The Alliance of Motion Picture and Television Producers, the collective bargaining arm for Hollywood’s major production entities, has been knee-deep in negotiations for weeks with IATSE, the Directors Guild of America, SAG-AFTRA, the Producers Guild of America and Writers Guild of America on safety concerns and adjustments to existing contractual commitments amid COVID concerns. The details of safety protocols were the primary focus of the negotiation — how tests would be administered and how often, and the level of PPE required for various production scenarios for on stage versus on location.

The AMPTP declined to comment, as did IATSE, the DGA, SAG-AFTRA and Teamsters, the unions that have been at the crux of the discussions because their members are crucial to getting the cameras rolling on physical production.

On the business end, the big hurdles for the major studios have been questions of legal liability, sick pay and benefits for those who get sick or quarantined, the cost of the mountain of PPE required on set and who pays for it, and perhaps most significantly in the long run, the reduction in crew size implemented to accommodate social distancing requirements. The unions, not surprisingly, were concerned about setting precedents by agreeing to shrink the size of crew requirements on movie and TV sets. Studio executives have not been shy about questioning the traditional size of production crews at 100 or more at a time when technology has transformed the content creation process.

In the final sprint to setting a deal, the toughest sticking points have been the details on sick pay and time off and who shoulders the liability if cast and crew members fall ill.

The studios have already restarted a number of primetime series and movie shoots by engaging in separate negotiations on a project-by-project basis with unions. The majors and other large producers have also gone territory by territory — including Canada and Europe — to set deals. The conclusion of the AMPTP’s omnibus pact will nonetheless make it easier for the majors and others to move forward with new projects.

Industry sources said studios and networks are now haggling hard over the new COVID expense item in series budgets. Sources said deals have been emerging at a 50-50 split between producer and platform on shouldering the cost of testing, PPE and extra staff needed for COVID purposes.

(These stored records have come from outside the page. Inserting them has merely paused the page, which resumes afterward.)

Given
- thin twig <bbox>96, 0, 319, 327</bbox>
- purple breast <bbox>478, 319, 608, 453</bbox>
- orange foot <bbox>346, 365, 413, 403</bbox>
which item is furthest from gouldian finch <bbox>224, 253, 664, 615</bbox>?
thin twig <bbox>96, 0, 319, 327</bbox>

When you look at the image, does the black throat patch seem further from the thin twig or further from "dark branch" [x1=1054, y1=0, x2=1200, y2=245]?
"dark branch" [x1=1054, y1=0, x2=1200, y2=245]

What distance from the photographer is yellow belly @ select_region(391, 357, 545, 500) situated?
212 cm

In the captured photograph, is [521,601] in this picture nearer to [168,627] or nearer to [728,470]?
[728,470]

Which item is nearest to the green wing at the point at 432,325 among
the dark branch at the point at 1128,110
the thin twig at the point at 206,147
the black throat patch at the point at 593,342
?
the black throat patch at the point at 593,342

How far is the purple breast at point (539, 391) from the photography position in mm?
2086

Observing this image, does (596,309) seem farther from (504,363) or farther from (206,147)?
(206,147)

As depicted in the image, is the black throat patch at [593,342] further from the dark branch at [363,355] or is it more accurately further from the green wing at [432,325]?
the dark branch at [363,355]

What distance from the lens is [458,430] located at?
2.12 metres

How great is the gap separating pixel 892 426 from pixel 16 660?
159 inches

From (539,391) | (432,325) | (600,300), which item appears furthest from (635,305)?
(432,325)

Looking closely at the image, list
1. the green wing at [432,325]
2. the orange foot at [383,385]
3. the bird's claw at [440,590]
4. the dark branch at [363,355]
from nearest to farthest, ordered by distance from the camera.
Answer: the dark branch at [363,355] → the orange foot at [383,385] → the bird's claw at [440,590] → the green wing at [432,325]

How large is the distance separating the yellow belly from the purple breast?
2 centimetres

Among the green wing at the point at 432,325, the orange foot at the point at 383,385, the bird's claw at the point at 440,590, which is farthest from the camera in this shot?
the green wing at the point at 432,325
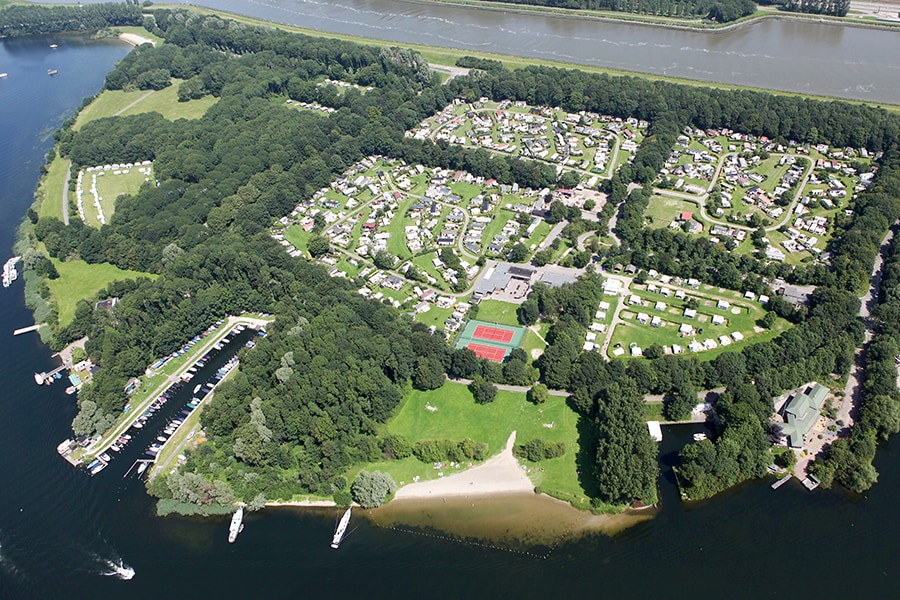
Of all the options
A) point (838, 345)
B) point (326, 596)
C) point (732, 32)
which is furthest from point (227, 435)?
point (732, 32)

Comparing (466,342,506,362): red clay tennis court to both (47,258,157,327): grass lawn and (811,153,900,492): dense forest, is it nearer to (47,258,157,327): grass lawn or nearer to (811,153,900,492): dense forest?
(811,153,900,492): dense forest

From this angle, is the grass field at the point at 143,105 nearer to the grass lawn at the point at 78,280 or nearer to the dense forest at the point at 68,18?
the grass lawn at the point at 78,280

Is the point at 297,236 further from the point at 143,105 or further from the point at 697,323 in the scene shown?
the point at 143,105

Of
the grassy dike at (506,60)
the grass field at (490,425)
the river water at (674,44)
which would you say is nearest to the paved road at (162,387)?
the grass field at (490,425)

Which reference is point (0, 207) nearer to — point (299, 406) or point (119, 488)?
point (119, 488)

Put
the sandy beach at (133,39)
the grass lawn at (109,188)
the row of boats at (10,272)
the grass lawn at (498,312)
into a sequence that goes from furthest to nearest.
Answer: the sandy beach at (133,39)
the grass lawn at (109,188)
the row of boats at (10,272)
the grass lawn at (498,312)

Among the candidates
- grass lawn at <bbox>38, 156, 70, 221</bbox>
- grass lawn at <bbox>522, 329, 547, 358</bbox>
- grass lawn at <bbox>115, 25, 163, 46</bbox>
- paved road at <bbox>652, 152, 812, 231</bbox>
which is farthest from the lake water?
grass lawn at <bbox>115, 25, 163, 46</bbox>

The past few months have been a grueling time for the industry’s business affairs executives, with so many new contracts to be hastily haggled and executed. Industry sources noted that AMPTP president Carol Lombardini has had a marathon year of juggling multiple coronavirus safety negotiations on the heels of hashing out new master three-year contracts earlier in 2020 with the DGA, WGA and SAG-AFTRA.

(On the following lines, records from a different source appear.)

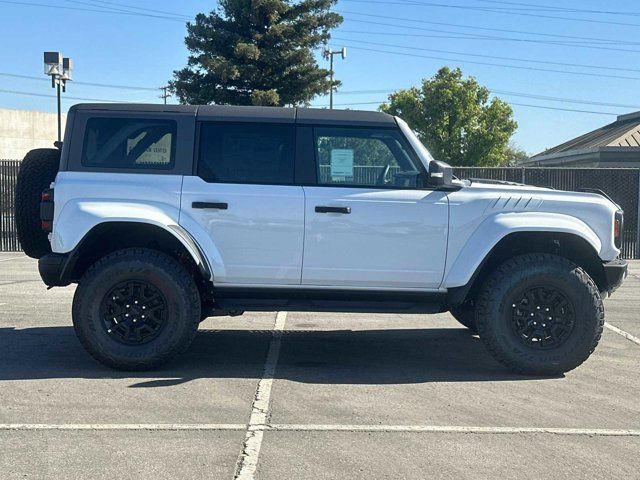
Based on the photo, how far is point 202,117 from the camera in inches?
243

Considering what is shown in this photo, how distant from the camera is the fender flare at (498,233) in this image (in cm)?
596

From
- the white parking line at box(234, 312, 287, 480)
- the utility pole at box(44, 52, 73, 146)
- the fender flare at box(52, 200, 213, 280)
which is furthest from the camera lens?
the utility pole at box(44, 52, 73, 146)

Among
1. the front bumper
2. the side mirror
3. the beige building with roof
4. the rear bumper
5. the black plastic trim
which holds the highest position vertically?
the beige building with roof

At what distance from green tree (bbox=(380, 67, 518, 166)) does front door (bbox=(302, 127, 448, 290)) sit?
3744cm

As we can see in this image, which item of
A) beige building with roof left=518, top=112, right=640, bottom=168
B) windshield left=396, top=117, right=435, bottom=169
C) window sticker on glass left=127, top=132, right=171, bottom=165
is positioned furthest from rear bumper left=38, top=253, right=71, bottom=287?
beige building with roof left=518, top=112, right=640, bottom=168

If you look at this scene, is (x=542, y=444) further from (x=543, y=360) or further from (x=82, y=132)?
(x=82, y=132)

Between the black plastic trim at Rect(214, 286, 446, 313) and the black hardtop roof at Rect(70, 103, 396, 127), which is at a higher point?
the black hardtop roof at Rect(70, 103, 396, 127)

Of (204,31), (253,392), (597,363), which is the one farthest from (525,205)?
(204,31)

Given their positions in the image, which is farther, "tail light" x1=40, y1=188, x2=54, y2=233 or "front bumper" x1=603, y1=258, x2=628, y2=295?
"front bumper" x1=603, y1=258, x2=628, y2=295

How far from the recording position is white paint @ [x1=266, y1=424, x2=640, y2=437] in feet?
15.4

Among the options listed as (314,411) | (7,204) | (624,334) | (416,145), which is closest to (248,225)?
(416,145)

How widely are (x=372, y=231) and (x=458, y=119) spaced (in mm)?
38626

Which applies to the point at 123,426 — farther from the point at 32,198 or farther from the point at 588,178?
the point at 588,178

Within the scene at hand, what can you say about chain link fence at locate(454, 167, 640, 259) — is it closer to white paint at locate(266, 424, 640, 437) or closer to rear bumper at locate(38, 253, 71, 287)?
rear bumper at locate(38, 253, 71, 287)
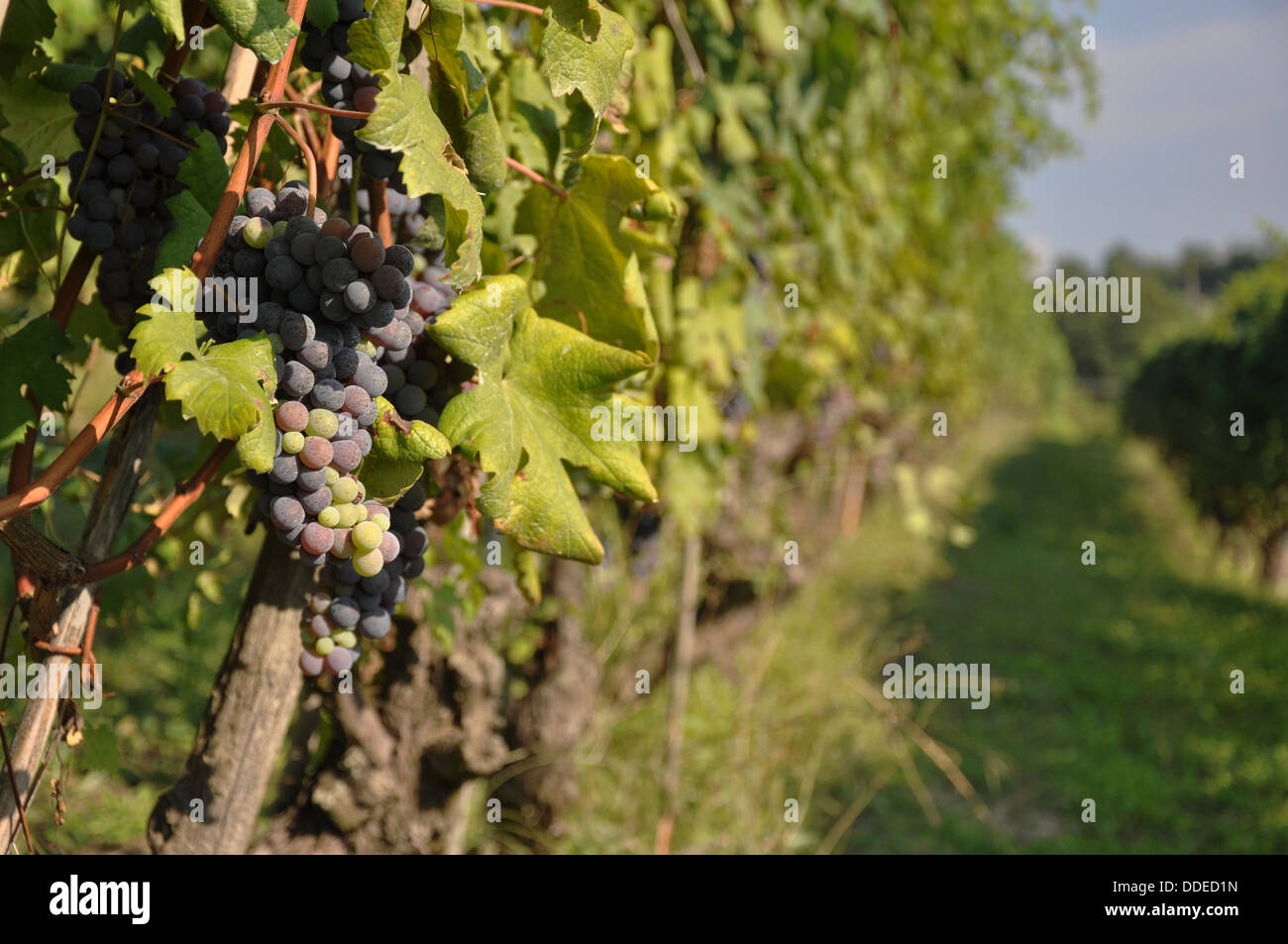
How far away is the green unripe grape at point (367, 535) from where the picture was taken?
1.02 meters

One source close to the situation said Lombardini has stated that sorting out COVID-19 concerns was among the most complex and difficult negotiations she’s tackled in nearly 40 years as a negotiator with AMPTP, given the life-or-death stakes created by the pandemic.

Studio executives have been pushing in the final stretch for more specific rules around COVID-19 testing after a string of problems with inconsistent and inaccurate test results that have led to quick shutdowns of shows that just got on their feet, including the ABC drama “For Life,” produced by Sony Pictures TV in New York.

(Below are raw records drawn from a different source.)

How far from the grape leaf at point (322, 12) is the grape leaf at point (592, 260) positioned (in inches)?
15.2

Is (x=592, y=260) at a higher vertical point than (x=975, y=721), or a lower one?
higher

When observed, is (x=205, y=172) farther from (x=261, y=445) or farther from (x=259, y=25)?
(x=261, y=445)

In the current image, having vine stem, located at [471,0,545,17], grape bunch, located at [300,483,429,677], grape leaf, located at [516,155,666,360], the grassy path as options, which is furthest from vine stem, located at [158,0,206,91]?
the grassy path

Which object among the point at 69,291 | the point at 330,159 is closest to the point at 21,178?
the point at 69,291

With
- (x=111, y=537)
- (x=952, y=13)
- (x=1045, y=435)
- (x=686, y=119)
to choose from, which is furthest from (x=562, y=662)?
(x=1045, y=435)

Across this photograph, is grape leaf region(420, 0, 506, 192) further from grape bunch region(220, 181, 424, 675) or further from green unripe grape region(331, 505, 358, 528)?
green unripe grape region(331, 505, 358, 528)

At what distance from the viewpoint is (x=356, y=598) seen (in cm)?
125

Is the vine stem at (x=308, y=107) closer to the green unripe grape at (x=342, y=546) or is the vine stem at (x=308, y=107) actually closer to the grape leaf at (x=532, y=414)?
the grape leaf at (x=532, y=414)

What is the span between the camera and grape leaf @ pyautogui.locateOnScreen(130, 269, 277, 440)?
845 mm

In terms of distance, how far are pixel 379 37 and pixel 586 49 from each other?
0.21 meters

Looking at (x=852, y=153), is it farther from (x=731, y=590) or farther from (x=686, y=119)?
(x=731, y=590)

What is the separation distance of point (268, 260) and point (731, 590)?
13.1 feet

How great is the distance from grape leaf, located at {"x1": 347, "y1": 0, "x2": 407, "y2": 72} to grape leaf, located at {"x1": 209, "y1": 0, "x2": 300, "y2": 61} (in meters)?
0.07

SAG-AFTRA is known to have made a big push in the last few days for generous sick pay terms for sidelined actors. One studio executive called the performers union’s bid a “big overreach” but said the sides are inching toward a compromise. The executive said IATSE, which represents hundreds of thousands of below the line works, has been “reasonable” and focused on getting its members back to work, even in diminished numbers to start.

Industry sources say that one notable silver lining to the strict safety measures is that productions appear to be moving faster and more efficiently as there is renewed focus on getting as much done as possible in a day.

“There are fewer disruptions and distractions for the core group (required on set) and there are no entourages that come with the talent every day,” said a senior studio executive who has been knee-deep in sorting out safety measures on TV series. “We’re seeing efficiencies.”

Dave McNary contributed to this report.